• Directions for this task:
Write the next part of the piece about recording natural mountain echoes in the Himalayas, picking up right after its final sentence.

ECHO PROJECT Why would anyone drag a PA system powered by car
batteries, loudspeakers, recording equipment and musical instruments to a mountain in the Himalayas to produce a natural echo
I remember echoes in the mountains from
my childhood in Switzerland. There was something magical about those sounds and the fact that the mountains answer to calls
and not only send them back but add their own voice. I want to use that voice as a musical instrument. Not just as effect
or enhancement but as an actual instrument that is part of a larger musical composition. The sitar with its unique sound and
the modal structure of Indian Music with its natural scales combine perfectly with natural echoes.
I have often been asked why I don't produce these effects in the
comfort of a studio . The answer is that no digital effects processor can simulate the acoustics of real mountains. The processing
power needed would be astronomical. I want the real , raw thing, not a simulation but the infinitely complex patterns produced
by rock faces towering thousands of feet into the sky.

[Saved entries]
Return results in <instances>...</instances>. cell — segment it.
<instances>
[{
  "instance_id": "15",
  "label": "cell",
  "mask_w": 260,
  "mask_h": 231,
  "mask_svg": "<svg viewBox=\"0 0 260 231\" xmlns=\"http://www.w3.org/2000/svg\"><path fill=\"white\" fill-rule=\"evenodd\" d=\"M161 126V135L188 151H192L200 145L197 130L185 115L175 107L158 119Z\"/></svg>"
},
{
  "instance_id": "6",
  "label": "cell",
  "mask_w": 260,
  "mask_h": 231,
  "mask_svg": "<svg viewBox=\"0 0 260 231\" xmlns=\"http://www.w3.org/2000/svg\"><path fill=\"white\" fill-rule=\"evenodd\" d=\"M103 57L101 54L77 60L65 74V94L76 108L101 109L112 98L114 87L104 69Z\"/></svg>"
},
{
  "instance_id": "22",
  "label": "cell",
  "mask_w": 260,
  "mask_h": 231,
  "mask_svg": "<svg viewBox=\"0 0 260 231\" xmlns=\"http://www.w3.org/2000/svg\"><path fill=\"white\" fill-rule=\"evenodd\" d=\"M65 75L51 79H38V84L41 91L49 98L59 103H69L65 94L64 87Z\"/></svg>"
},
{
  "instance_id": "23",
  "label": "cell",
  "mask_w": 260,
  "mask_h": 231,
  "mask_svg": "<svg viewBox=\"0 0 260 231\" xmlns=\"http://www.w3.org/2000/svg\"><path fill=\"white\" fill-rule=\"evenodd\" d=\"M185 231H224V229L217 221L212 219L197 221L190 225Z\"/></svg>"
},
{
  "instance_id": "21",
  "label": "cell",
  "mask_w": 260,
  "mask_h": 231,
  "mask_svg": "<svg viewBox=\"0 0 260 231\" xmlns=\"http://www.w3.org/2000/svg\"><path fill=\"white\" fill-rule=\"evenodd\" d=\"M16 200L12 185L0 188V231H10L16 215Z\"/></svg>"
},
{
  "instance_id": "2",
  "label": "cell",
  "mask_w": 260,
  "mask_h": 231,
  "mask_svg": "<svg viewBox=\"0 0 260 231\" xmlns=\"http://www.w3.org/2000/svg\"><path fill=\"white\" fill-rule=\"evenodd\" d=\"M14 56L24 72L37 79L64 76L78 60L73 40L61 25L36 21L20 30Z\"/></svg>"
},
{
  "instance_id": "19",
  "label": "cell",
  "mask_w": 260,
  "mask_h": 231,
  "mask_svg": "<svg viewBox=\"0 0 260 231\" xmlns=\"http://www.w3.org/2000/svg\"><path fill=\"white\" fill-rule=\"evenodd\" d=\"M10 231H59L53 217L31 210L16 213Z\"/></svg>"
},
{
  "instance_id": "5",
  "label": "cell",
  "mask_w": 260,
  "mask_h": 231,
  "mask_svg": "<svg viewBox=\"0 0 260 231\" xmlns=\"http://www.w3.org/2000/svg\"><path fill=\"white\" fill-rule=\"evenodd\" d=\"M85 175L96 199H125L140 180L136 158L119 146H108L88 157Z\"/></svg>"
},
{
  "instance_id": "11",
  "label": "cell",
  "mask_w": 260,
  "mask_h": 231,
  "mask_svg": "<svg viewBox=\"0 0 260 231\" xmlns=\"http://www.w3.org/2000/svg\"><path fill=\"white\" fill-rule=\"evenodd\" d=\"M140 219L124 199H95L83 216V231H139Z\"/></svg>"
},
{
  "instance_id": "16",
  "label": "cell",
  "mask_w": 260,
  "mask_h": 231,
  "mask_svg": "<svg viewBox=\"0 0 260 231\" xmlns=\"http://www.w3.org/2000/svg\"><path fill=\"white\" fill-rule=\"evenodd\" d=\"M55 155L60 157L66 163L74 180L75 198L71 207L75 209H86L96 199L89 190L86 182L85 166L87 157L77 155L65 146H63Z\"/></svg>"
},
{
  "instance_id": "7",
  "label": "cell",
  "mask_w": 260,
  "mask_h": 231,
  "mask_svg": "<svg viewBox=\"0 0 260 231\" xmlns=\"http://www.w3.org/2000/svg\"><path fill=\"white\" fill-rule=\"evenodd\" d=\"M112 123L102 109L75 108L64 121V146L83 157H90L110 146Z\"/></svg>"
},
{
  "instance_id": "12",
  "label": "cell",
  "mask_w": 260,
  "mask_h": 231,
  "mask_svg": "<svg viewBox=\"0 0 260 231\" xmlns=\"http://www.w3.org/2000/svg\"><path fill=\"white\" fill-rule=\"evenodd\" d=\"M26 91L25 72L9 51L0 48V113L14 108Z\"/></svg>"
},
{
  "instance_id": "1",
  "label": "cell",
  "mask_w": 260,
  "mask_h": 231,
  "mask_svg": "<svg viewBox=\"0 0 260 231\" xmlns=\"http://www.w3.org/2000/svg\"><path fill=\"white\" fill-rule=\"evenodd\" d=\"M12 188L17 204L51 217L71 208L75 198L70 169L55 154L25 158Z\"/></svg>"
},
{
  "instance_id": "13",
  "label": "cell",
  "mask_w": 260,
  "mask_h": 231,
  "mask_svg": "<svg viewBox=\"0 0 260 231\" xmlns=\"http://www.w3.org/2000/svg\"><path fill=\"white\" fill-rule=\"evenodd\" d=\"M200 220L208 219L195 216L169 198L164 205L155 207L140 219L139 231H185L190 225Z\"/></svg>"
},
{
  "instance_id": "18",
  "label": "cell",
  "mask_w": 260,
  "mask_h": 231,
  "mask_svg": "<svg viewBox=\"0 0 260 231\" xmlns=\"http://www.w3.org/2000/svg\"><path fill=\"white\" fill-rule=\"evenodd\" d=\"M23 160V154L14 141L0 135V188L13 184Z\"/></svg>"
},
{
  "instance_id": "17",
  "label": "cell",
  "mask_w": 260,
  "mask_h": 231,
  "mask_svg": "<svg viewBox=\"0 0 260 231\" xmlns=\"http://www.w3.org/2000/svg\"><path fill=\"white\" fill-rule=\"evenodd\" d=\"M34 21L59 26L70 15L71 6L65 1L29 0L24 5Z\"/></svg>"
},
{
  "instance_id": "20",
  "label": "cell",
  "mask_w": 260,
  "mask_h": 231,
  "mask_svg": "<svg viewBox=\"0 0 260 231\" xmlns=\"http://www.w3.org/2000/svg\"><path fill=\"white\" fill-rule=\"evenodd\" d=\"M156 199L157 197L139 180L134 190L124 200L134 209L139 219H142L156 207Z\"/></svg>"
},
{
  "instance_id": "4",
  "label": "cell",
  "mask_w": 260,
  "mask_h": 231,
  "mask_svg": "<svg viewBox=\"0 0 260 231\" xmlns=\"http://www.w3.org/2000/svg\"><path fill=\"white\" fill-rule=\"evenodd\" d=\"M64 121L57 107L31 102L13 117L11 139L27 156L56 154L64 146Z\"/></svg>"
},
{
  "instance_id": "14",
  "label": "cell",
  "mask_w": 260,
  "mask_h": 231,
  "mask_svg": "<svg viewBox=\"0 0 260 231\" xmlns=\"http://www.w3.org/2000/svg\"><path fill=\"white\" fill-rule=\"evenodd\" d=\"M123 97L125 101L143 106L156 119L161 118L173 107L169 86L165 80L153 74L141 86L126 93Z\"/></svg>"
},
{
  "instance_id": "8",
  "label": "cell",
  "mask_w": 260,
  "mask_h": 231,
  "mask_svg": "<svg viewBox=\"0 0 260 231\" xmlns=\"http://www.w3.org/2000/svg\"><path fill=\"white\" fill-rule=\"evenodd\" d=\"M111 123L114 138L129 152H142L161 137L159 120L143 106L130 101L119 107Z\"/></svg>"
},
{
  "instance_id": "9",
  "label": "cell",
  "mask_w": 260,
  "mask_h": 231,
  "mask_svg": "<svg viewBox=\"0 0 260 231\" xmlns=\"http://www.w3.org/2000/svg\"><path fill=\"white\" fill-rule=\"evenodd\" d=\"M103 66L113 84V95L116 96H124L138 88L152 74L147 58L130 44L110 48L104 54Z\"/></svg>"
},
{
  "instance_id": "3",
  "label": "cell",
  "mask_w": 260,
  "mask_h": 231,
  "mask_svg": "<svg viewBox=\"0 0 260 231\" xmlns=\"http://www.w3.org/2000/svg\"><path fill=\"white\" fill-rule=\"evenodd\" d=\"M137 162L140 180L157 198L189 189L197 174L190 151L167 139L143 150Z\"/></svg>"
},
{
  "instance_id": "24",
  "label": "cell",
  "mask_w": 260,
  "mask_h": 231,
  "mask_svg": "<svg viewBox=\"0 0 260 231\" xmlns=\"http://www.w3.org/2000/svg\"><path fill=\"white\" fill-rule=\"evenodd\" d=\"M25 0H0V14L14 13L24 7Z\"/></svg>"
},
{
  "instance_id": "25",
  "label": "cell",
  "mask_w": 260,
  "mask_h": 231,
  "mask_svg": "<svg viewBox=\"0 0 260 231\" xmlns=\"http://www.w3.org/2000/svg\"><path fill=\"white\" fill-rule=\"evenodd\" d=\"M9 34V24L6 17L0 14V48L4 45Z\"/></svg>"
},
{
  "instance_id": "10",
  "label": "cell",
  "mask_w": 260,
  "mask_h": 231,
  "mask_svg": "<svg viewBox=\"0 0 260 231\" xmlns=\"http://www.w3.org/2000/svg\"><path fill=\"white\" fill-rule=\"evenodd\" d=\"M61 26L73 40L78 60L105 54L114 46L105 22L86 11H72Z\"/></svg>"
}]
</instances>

• Task response:
The beginnings of this project go back to 1990 when I as living in McLeod Ganj, Dharamsala, India.Dharamsala lies
at the foot of the magnificent 17'000 ft Dhauladhar Range and is famous as the home of the Dalai Lama and the headquarters
of the Tibetan community in exile. I first came to Dharamsala in 1978 as a student , rented a house from the famous painter
Alfred Hallett and spent time there whenever I could. In 1986 after the death of my great sitar hero Pandit Nikhil Banerjee
I moved there permanently and worked for the Tibetan Institute od Performing Arts.
A first expedition was started in December 1990 with
the help of my friends Christina Lundberg and John Vincent Bellezza. We had very limited equipment but were lucky with the
weather and the results were spectacular.
more followed , two were successful and one was aborted because of bad weather and lack of funds.
Expeditions to Triund to date :
with Christina Lundberg, John Vincent Bellezza,Kath Perring and Ashoka Rehela
with John Vincent Bellezza, Emma Jackman and Ashoka Rehela
no go, bad weather,
with Gianrigo Marletta, Jennifer Cavagnol, Munish Kumar (Manu) and John Vincent
THE NEXT CHAPTER IN THIS SAGA :
From the beginning it was my intention to not just produce ambient echoes
but precisely defined echo patterns that could be used as actual elements of composition. This requires single echoes. Multiples
, while creating a beautiful effects, are not suited for this purpose. Moreover , playing fast runs and incorporating rhythm
instruments such as tablas is impossible with multiple echoes . That is why I had to restrict myself to slow playing, a style
that is called alaap in Indian Music.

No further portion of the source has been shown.